Here’s what I can say conclusively: The image was created in 1912 by a photography firm called Underwood and Underwood, as part of a political triptych showing each of that year’s presidential candidates cut-and-pasted atop the animal that represented his political party. On the left, William Howard Taft sits on an elephant; and on the right, Woodrow Wilson on a donkey. In the middle, Roosevelt “rides” his trusty moose, there to signify his Bull Moose party.

Somewhere along the way, between 1912 and now, the photograph of Teddy and the moose escaped the confines of its context and found a new life as a standalone image. By 2011, it was popping up in posts like Cracked’s “18 Old-Timey Photos You Won’t Believe Aren’t Photoshopped,” which claimed: “This picture is real, this scene existed, and yes, at one point in our history, you could have actually voted for this man.” Posts like this were then debunked in turn by other blog posts, like Gizmodo’s “That Famous Photo of Teddy Roosevelt Riding a Moose is Fake.” Round and round we go again.

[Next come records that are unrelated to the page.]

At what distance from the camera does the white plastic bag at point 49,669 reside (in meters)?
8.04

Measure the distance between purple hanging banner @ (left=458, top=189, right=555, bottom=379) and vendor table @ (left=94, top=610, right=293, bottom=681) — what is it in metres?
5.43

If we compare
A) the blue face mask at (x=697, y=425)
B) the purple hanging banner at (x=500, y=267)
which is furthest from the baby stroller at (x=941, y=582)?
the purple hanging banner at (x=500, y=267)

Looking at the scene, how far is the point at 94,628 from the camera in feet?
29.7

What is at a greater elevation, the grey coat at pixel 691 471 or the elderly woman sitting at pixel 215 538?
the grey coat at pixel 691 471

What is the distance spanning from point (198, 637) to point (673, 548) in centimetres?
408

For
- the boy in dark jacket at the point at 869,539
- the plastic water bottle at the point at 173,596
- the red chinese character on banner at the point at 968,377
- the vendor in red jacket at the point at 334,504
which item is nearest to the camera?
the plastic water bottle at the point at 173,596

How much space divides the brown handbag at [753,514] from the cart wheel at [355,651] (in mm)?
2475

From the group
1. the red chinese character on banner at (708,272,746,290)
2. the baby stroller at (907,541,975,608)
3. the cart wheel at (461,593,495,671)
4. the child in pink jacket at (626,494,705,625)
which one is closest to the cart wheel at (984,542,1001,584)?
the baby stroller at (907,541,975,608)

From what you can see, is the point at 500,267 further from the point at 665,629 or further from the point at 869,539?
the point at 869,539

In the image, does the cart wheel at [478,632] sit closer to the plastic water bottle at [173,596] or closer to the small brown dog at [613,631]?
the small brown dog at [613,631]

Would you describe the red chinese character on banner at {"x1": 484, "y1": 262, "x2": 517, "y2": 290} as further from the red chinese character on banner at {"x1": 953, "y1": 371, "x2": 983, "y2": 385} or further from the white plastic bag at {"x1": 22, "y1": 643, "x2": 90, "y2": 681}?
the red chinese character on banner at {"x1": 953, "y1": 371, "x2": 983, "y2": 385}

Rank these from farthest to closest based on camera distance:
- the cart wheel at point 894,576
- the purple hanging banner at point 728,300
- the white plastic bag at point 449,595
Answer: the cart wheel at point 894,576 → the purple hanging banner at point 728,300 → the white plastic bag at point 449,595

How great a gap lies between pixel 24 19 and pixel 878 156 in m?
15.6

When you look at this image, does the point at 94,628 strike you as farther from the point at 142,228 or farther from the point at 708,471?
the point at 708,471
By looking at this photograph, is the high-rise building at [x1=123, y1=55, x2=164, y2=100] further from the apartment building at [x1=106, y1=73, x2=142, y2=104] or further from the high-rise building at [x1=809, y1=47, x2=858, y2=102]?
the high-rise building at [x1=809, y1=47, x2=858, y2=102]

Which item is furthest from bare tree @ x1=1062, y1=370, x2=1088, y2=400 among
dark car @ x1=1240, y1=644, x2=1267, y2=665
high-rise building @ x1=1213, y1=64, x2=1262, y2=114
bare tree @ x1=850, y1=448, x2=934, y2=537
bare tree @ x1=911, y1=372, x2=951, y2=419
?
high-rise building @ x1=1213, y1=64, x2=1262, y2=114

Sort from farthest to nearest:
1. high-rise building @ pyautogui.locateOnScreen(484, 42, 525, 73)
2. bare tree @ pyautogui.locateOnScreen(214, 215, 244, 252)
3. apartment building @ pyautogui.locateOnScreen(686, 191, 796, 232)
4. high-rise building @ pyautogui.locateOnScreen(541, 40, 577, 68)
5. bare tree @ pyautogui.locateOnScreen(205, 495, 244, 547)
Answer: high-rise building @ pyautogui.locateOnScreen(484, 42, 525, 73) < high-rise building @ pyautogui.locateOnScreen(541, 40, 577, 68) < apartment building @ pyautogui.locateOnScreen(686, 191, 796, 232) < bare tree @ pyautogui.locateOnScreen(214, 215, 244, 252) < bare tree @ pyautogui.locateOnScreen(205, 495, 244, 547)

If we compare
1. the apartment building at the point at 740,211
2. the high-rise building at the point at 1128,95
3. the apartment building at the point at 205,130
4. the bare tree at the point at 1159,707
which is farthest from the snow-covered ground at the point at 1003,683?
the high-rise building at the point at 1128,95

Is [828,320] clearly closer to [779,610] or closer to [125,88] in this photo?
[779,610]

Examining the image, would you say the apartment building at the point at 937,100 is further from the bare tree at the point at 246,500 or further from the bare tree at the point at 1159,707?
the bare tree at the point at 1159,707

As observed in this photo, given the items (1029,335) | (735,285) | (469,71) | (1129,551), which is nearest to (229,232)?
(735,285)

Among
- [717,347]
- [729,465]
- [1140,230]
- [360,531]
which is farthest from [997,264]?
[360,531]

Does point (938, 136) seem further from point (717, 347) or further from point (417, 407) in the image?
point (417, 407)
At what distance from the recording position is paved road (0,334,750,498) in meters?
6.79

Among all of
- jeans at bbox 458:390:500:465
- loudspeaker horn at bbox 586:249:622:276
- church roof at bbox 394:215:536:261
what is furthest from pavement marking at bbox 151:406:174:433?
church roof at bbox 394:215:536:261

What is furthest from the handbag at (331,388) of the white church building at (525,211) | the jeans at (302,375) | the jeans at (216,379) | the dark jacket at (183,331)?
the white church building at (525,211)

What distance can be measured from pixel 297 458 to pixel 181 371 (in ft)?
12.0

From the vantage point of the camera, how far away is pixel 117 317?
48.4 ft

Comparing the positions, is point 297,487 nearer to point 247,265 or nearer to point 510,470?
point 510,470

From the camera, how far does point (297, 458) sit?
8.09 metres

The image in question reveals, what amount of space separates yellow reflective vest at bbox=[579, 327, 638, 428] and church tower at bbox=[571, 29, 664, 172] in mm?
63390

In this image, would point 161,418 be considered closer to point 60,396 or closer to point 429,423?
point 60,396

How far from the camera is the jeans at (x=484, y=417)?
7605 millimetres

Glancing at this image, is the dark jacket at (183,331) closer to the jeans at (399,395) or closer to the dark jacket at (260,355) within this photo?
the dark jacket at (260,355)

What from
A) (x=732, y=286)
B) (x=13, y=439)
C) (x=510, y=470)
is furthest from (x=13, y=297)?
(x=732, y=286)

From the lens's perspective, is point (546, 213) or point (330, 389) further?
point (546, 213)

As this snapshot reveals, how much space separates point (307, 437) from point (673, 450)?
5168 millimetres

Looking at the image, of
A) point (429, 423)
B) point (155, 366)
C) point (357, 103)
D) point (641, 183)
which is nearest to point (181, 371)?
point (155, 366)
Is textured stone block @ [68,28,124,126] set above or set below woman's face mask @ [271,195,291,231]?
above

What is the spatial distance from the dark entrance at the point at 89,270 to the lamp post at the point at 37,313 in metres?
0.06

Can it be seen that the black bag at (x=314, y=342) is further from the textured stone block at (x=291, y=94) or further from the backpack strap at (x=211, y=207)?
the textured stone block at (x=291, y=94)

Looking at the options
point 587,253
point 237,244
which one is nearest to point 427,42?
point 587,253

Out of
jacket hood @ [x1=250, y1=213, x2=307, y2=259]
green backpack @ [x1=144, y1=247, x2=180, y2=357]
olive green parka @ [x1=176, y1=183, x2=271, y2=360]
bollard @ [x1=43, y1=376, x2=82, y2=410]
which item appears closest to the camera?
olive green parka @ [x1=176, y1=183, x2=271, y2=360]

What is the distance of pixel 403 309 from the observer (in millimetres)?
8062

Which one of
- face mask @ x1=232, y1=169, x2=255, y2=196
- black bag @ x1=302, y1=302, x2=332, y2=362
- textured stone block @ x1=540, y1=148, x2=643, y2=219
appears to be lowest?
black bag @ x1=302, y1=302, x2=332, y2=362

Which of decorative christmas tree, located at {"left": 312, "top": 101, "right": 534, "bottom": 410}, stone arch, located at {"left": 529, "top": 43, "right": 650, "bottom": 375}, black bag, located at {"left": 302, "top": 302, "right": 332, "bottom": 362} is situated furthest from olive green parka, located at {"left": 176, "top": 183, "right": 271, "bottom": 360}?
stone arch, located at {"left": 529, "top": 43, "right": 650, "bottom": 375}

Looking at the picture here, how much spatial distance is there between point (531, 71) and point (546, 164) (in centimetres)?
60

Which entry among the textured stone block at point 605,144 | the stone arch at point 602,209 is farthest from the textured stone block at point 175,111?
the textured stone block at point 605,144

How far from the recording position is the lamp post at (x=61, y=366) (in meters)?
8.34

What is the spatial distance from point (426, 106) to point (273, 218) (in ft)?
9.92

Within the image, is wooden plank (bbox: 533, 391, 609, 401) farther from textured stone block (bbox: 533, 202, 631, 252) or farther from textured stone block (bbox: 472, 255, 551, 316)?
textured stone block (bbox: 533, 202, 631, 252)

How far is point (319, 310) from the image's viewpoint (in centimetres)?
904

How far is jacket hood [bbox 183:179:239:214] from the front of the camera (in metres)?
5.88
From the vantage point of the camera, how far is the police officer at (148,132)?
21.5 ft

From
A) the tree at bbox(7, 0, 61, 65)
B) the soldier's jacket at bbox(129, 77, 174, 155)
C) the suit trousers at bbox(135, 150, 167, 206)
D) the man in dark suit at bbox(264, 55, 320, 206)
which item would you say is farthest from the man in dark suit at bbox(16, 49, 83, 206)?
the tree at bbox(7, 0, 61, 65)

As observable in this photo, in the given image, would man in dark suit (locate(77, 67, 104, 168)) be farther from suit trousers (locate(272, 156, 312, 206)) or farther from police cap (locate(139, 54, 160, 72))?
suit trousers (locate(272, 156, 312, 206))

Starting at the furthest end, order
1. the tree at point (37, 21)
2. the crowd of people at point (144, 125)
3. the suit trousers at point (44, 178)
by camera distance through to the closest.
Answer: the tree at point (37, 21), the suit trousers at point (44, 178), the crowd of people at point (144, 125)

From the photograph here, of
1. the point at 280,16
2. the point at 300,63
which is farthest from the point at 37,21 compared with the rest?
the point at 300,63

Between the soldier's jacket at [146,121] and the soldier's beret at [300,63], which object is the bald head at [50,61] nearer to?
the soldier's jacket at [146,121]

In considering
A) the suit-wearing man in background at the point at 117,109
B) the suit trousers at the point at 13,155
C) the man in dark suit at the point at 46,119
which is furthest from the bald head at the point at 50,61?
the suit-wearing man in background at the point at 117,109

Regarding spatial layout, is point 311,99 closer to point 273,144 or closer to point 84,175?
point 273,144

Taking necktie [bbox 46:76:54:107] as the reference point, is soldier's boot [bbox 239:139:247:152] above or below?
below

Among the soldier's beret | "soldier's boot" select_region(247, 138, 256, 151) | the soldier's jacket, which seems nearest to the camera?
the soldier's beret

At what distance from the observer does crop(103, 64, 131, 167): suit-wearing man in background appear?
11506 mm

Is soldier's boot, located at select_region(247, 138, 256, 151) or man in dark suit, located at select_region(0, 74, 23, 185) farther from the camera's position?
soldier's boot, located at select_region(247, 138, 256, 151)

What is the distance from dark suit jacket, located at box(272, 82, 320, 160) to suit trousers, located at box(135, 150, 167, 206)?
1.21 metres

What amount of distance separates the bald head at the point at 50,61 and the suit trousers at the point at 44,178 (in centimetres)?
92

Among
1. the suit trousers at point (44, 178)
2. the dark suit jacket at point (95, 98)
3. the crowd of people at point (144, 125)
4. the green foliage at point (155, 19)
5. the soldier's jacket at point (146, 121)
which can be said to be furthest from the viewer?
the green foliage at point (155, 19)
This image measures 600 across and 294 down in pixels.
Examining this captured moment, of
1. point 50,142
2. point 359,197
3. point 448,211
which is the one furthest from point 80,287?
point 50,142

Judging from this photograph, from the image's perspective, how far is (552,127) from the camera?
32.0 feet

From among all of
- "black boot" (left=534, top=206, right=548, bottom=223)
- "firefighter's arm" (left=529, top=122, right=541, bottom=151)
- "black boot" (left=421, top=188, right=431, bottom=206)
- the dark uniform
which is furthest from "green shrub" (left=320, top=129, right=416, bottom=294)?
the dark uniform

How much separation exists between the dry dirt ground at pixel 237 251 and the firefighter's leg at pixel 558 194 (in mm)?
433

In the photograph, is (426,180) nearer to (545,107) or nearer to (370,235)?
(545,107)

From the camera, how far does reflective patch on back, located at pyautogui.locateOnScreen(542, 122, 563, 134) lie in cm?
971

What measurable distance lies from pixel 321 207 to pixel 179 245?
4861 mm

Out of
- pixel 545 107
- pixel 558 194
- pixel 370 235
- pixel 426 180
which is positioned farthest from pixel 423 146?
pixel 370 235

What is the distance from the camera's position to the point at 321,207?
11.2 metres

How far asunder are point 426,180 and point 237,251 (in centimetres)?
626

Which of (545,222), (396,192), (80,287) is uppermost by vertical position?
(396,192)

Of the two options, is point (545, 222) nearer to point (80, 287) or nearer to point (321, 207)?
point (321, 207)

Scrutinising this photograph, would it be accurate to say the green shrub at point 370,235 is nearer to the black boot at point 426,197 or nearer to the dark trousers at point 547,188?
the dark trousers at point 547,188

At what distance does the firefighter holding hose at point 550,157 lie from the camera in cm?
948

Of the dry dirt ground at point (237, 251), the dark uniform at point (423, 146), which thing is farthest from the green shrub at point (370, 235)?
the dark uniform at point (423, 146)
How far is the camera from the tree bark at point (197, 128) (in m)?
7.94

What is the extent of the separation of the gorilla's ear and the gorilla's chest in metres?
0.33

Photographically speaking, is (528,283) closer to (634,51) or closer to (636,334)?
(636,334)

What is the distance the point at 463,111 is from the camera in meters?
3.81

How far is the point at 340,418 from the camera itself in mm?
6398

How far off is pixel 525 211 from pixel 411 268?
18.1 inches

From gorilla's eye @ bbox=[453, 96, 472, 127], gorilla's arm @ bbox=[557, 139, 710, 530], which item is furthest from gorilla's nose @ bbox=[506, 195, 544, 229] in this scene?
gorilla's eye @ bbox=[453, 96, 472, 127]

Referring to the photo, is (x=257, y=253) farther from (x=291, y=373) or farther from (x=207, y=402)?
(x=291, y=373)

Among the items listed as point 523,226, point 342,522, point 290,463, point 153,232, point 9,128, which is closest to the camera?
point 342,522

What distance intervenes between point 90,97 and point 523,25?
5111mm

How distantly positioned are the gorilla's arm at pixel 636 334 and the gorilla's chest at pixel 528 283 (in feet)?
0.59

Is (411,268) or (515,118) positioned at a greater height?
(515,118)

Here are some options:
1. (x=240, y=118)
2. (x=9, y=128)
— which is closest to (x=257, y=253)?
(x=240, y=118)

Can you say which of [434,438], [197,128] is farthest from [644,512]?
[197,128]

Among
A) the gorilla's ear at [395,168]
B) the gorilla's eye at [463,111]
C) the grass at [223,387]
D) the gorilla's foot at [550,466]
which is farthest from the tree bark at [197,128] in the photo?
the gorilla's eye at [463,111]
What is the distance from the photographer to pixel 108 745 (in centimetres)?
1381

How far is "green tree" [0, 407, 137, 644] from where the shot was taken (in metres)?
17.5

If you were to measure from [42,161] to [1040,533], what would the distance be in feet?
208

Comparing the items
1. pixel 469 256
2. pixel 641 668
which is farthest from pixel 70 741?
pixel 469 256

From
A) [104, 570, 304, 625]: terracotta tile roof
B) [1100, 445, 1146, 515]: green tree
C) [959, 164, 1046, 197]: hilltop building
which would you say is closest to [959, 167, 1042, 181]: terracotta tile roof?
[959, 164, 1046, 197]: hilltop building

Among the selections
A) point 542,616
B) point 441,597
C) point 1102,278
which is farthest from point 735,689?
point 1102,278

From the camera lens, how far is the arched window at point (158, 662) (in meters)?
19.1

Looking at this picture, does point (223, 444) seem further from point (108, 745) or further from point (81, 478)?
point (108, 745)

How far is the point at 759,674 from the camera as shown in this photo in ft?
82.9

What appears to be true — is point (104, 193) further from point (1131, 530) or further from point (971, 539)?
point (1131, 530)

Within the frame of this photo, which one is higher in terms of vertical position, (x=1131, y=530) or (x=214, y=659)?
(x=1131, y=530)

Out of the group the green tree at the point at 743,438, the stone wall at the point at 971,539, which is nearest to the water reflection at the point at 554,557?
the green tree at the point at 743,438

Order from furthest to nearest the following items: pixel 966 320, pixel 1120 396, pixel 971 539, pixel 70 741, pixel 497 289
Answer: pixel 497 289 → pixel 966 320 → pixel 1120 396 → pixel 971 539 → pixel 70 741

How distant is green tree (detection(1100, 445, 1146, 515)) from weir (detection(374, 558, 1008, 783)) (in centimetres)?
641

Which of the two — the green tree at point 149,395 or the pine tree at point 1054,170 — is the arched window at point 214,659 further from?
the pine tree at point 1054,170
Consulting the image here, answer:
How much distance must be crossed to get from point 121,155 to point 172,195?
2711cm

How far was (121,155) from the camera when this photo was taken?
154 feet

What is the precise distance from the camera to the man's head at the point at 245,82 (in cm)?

How and when, in the midst of that 99-year span, did this photograph get separated from its original use? And did anybody during Roosevelt’s life, or even just after, actually believe that this image was real? I’ve now spent months trying to find out—not just because I am the kind of person who will let questions like these consume me for days to weeks on end (which is true), but also because the answers change the nature of the example at hand. If nobody thought the photo was real at the time, is this really akin to today’s “fake news?”

In my quest I’ve contacted librarians, archivists and historians. Almost all these sources replied with some variation of what William Tilchin, the editor of the Theodore Roosevelt Association Journal, told me: “Sorry, but I do not know the answer to your interesting question.” None of the five biographers of Teddy Roosevelt I got in touch with had any idea, nor did scholars of topics such as the particular strain of American rugged manliness that this photograph so clearly illustrates.

For those of you who are impatient, I’ll spoil the end of this quest now: I still don’t have a clear answer. But I do think the journey is illustrative.

First, a few well-informed speculations. Based on my research, I think it’s fair to say that Underwood and Underwood was not trying to mislead anybody into thinking that then-candidate Roosevelt had, in fact, ridden on a moose. The firm was well-respected and “did very little manipulation,” Karen Sieber, Interim Outreach Coordinator of the Theodore Roosevelt Center, told me. “This is a rare exception.” And most readers at the time would have understood the visual connection between Teddy and a moose as primarily a reference to his party, not a nod to his rugged outdoorsiness.

I would also suggest that the original triptych (called “The Race for the White House”) wasn’t actually seen by that many people back in 1912. The photograph seems to have been published in only three or four newspapers, including the New York Tribune, The Times Dispatch from Richmond Virginia, the Democrat and Chronicle and the San Francisco Call. This itself is unusual. “I spend a lot of time in historic newspaper databases, and papers generally reprinted things word for word,” Sieber says. She was surprised to see the triptych wasn’t reprinted widely at the time. There’s no indication whatsoever that Roosevelt-on-a-moose, let alone Taft-on-an-elephant or Wilson-on-a-donkey, “went viral” in the 1910s.